SUARAINDONEWS. COM, JAKARTA – Wakil Ketua DPR RI Sufmi Dasco Ahmad mengungkapkan bahwa pembahasan Peraturan Presiden (Perpres) tentang ojek online (ojol) telah memasuki tahap akhir. DPR bersama pemerintah kembali menggelar rapat koordinasi lintas kementerian untuk menyempurnakan substansi regulasi yang diharapkan memberikan kepastian hukum bagi ekosistem transportasi berbasis aplikasi.
Rapat yang berlangsung di Kompleks Parlemen, Senayan, Jakarta, Kamis (23/7/2026), juga membahas evaluasi penerapan skema pembagian tarif 92 persen untuk pengemudi dan 8 persen untuk perusahaan aplikasi yang mulai berlaku sejak 1 Juli 2026.
Usai rapat, Dasco mengatakan penyusunan Perpres terus dimatangkan dengan melibatkan berbagai kementerian serta mendengar masukan dari Koalisi Ojol Nasional.
“Ya, hari ini kami kembali mengadakan rapat koordinasi untuk menyempurnakan Perpres tentang Ojol yang alhamdulillah sedikit lagi sudah final. Kita sudah juga mendengar dari Koalisi Ojol Nasional, menerima masukan dari mereka tentang bagaimana tarif yang selama ini dari pemberlakuan kemudian 92-8 persen itu berjalan dan evaluasinya,” kata Dasco.
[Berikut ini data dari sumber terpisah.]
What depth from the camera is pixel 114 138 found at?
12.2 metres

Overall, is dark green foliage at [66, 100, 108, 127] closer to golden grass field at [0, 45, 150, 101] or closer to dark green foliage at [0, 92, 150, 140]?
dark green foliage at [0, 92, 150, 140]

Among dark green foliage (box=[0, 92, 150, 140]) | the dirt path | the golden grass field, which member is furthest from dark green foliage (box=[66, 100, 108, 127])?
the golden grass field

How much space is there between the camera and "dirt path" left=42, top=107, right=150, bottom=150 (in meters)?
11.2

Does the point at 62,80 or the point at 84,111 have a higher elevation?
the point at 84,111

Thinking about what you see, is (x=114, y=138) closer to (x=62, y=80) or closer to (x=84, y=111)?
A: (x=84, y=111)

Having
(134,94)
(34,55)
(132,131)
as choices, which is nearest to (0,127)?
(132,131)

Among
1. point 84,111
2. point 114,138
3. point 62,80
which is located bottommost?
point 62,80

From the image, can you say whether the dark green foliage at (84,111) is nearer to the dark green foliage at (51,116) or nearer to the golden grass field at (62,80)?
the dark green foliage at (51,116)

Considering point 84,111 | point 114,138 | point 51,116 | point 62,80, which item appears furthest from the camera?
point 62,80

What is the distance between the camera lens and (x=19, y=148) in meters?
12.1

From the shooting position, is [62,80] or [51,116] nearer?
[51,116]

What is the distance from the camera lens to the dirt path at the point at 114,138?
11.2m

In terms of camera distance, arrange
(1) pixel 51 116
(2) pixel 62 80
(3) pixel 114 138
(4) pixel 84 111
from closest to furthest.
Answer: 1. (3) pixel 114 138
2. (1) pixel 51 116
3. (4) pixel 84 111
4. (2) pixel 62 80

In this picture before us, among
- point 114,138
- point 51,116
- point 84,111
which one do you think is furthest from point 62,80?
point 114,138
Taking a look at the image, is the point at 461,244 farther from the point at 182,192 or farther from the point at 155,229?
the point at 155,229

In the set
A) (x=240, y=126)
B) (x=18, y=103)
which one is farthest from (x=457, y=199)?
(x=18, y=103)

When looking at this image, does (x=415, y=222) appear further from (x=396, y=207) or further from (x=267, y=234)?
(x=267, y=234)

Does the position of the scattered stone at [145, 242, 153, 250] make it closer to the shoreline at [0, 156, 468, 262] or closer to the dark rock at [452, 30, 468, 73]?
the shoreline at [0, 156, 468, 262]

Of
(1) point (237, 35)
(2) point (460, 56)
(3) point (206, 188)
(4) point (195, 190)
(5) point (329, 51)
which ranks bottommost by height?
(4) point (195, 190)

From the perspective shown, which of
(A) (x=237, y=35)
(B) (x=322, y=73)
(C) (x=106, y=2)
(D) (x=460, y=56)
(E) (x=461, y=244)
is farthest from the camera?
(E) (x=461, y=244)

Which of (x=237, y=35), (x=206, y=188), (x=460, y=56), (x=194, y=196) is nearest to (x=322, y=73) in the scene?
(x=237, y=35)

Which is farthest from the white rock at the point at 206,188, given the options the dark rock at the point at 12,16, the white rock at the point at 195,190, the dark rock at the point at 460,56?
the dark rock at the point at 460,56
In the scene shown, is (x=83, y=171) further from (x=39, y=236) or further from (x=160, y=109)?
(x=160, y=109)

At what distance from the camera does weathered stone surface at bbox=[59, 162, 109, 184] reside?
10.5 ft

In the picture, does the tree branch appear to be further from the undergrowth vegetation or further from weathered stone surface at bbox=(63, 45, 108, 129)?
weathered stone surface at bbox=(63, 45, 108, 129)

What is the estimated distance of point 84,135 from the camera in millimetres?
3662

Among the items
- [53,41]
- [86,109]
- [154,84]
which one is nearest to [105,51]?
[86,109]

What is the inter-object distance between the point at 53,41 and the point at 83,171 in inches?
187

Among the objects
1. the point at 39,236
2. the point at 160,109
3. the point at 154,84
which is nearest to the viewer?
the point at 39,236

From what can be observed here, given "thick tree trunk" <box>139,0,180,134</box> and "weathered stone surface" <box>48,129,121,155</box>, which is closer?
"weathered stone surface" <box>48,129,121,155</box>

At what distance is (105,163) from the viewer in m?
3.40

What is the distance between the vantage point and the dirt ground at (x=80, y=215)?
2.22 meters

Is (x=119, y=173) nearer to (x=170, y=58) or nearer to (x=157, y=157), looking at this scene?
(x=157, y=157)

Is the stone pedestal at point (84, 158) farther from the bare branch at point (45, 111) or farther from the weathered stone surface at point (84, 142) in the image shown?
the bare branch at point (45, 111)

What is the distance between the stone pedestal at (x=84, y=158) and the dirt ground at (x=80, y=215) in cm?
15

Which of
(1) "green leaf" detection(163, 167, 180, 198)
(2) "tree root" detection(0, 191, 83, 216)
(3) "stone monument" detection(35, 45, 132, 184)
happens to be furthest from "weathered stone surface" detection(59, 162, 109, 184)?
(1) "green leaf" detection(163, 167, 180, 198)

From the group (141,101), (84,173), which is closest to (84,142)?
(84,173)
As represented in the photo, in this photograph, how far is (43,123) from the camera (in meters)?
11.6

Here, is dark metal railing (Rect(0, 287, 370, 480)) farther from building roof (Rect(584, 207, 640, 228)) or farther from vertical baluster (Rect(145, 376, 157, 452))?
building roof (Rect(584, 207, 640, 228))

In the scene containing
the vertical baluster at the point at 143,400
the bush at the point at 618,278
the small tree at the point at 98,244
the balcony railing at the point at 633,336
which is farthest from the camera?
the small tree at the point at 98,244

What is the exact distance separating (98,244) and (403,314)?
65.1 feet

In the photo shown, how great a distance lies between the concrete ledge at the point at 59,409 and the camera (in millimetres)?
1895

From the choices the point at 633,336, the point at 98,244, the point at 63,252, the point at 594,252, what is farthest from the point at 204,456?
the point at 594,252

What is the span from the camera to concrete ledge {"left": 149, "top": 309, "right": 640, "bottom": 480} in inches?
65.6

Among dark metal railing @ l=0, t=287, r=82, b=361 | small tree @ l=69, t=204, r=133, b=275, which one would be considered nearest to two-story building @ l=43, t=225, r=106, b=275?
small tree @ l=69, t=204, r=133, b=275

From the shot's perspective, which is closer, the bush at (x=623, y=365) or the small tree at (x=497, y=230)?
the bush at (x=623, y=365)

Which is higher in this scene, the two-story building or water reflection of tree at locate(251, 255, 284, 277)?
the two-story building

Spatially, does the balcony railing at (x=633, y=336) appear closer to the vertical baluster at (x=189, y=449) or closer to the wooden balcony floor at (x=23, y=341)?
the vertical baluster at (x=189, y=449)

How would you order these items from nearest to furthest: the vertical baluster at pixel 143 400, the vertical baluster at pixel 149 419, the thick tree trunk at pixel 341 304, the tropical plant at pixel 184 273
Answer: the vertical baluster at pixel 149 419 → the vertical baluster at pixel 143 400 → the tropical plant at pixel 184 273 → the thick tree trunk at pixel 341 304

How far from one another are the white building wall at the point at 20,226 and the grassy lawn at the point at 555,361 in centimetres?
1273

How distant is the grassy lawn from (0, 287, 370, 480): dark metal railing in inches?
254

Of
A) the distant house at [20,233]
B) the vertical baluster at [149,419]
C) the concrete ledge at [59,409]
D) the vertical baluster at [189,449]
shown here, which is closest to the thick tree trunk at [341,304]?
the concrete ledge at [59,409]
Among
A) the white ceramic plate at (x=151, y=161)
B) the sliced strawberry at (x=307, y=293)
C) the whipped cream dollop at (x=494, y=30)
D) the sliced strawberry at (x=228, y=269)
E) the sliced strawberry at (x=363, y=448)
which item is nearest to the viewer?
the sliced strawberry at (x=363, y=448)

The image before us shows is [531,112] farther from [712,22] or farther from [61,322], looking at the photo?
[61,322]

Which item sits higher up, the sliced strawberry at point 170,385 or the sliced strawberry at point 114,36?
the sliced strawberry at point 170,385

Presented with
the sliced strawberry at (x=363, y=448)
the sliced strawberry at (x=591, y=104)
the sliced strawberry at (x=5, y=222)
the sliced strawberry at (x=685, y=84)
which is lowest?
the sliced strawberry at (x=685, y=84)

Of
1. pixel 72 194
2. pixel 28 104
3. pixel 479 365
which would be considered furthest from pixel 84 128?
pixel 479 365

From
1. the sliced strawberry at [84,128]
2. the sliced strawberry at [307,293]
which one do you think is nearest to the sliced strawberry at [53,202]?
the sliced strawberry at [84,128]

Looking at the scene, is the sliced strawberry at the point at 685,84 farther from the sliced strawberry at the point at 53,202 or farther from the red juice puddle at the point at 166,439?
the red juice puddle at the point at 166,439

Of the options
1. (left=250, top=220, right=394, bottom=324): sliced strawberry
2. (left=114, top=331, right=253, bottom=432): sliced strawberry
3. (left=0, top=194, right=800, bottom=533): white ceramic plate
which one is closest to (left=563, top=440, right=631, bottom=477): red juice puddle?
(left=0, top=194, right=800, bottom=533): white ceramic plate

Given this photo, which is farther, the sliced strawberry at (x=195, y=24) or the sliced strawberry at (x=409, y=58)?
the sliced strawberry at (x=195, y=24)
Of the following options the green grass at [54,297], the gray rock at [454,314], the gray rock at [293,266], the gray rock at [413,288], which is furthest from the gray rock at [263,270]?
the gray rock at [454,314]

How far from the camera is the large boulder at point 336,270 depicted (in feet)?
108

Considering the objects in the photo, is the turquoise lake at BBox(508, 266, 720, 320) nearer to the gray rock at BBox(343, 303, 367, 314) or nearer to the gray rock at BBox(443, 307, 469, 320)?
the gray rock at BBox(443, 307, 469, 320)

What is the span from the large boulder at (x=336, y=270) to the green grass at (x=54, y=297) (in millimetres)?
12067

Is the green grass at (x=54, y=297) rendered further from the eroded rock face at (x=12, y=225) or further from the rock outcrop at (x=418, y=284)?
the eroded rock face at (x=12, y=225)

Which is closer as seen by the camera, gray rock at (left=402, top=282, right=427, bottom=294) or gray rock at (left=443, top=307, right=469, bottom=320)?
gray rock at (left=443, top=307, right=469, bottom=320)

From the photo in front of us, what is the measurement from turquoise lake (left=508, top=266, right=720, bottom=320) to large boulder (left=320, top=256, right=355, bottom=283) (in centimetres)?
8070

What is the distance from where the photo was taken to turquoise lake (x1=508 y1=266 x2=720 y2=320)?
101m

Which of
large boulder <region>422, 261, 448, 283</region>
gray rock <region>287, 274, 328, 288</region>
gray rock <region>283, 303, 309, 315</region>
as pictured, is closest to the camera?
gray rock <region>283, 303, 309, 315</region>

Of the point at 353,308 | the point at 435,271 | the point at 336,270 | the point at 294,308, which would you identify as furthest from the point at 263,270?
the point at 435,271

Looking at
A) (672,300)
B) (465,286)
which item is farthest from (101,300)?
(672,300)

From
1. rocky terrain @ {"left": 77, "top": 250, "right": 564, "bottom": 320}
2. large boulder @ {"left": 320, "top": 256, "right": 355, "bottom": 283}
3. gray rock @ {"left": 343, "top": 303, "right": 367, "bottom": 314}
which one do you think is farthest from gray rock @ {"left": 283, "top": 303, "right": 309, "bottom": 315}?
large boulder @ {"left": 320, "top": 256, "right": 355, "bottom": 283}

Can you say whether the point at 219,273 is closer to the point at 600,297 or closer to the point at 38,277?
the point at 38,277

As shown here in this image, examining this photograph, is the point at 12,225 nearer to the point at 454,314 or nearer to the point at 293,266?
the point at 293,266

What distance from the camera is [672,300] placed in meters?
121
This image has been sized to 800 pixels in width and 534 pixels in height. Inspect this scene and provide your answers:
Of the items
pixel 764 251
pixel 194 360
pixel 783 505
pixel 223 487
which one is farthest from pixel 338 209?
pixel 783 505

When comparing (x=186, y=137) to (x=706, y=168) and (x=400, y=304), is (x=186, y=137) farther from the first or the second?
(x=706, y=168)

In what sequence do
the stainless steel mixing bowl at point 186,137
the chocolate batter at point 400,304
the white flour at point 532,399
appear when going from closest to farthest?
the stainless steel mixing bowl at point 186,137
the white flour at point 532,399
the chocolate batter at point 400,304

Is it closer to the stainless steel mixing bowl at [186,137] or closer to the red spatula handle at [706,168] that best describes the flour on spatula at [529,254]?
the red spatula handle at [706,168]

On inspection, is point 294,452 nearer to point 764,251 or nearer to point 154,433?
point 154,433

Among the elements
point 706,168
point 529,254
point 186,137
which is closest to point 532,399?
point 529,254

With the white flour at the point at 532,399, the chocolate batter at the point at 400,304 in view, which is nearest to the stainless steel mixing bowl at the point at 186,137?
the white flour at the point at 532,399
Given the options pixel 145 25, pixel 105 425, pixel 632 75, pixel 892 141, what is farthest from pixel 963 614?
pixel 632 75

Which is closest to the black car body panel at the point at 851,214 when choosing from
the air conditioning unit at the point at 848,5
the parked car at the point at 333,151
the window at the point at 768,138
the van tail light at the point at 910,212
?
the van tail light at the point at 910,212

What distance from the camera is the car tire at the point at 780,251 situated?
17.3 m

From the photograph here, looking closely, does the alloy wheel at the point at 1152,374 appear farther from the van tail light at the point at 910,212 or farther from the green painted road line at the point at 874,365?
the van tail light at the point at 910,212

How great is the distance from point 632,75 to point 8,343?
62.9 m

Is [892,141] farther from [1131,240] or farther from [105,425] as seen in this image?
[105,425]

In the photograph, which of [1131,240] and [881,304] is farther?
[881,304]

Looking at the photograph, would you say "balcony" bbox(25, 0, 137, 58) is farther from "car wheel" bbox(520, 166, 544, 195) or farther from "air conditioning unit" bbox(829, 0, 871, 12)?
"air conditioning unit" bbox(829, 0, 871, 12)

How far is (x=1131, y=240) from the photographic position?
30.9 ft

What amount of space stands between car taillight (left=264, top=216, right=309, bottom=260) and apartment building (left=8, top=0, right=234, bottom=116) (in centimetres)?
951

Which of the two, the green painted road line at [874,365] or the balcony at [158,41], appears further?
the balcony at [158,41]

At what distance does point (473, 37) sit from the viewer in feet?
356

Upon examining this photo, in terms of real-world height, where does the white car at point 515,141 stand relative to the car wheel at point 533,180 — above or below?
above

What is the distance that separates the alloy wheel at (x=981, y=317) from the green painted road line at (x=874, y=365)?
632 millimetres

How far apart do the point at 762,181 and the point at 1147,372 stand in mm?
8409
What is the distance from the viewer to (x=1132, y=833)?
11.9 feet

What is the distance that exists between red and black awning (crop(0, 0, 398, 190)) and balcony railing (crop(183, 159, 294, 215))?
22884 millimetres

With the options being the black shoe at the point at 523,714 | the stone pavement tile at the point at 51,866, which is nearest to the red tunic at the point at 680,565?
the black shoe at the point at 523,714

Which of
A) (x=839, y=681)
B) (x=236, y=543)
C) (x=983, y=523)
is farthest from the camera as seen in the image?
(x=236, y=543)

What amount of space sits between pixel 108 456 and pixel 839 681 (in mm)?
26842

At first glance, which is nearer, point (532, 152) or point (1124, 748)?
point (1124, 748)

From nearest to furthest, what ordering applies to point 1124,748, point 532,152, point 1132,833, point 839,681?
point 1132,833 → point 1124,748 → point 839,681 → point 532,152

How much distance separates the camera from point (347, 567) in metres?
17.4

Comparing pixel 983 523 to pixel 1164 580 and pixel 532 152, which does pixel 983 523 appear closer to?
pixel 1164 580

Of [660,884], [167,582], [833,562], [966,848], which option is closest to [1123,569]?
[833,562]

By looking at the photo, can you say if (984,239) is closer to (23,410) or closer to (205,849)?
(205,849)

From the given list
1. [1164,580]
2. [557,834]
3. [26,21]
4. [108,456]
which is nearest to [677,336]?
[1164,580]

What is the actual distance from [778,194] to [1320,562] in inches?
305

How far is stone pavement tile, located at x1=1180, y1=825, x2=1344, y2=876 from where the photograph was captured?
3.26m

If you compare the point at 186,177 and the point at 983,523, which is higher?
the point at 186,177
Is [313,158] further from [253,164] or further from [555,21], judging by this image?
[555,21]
Menurutnya, DPR dan pemerintah telah sepakat menggelar satu kali pertemuan lagi pada pekan depan untuk memfinalisasi isi Perpres sebelum ditetapkan.
“Nah, tadi kami sudah sepakat bahwa tim akan bertemu sekali lagi untuk kemudian finalisasi,” ujarnya.
Sementara itu, Menteri Sekretaris Negara Prasetyo Hadi menjelaskan rapat tersebut juga menjadi forum evaluasi terhadap implementasi kebijakan potongan 8 persen yang telah diberlakukan sejak awal Juli.
Ia menegaskan arahan Presiden terkait pembagian tarif 92 persen bagi pengemudi dan 8 persen bagi perusahaan aplikasi telah dijalankan di lapangan.
“Yang penting perintah dari Presiden mengenai pembagian tarif 92 persen dan 8 persen secara riil di lapangan sudah diterapkan. Jadi teman-teman Koalisi Ojol Nasional tadi juga menyampaikan bahwa per 1 Juli itu diterapkan,” ujar Prasetyo.
Prasetyo juga memastikan pembahasan Perpres akan kembali dilanjutkan bersama DPR pada pekan depan.
“Ya belum, nanti kan kita jadwalkan. Minggu depan, minggu depan,” katanya.
Rapat koordinasi tersebut mempertemukan sejumlah kementerian dan lembaga untuk menyelaraskan langkah pemerintah dalam merumuskan regulasi yang memberikan kepastian hukum bagi ekosistem transportasi berbasis aplikasi.
Sejumlah pejabat yang hadir antara lain Wakil Ketua DPR RI Sari Yuliati, Menteri Sekretaris Negara Prasetyo Hadi, Menteri Ketenagakerjaan Yassierli, Menteri Perhubungan Dudy Purwagandhi, Menteri Usaha Mikro, Kecil, dan Menengah, Menteri Dalam Negeri, Menteri Hukum beserta Wakil Menteri Hukum, Chief Operating Officer Danantara/Kepala BP BUMN, serta Wakil Menteri Komunikasi dan Digital Nezar Patria.
Dalam pertemuan tersebut, pemerintah dan DPR membahas berbagai aspek yang akan menjadi substansi Perpres, meliputi penguatan perlindungan bagi mitra pengemudi, kepastian hubungan kemitraan antara perusahaan aplikasi dan pengemudi, keberlanjutan iklim usaha, serta penguatan koordinasi lintas kementerian dalam implementasi kebijakan.
Perpres tentang ojol diharapkan menjadi payung hukum yang memberikan kepastian bagi seluruh pemangku kepentingan, baik pengemudi, perusahaan aplikasi, maupun pemerintah, sekaligus menciptakan ekosistem transportasi daring yang lebih adil dan berkelanjutan.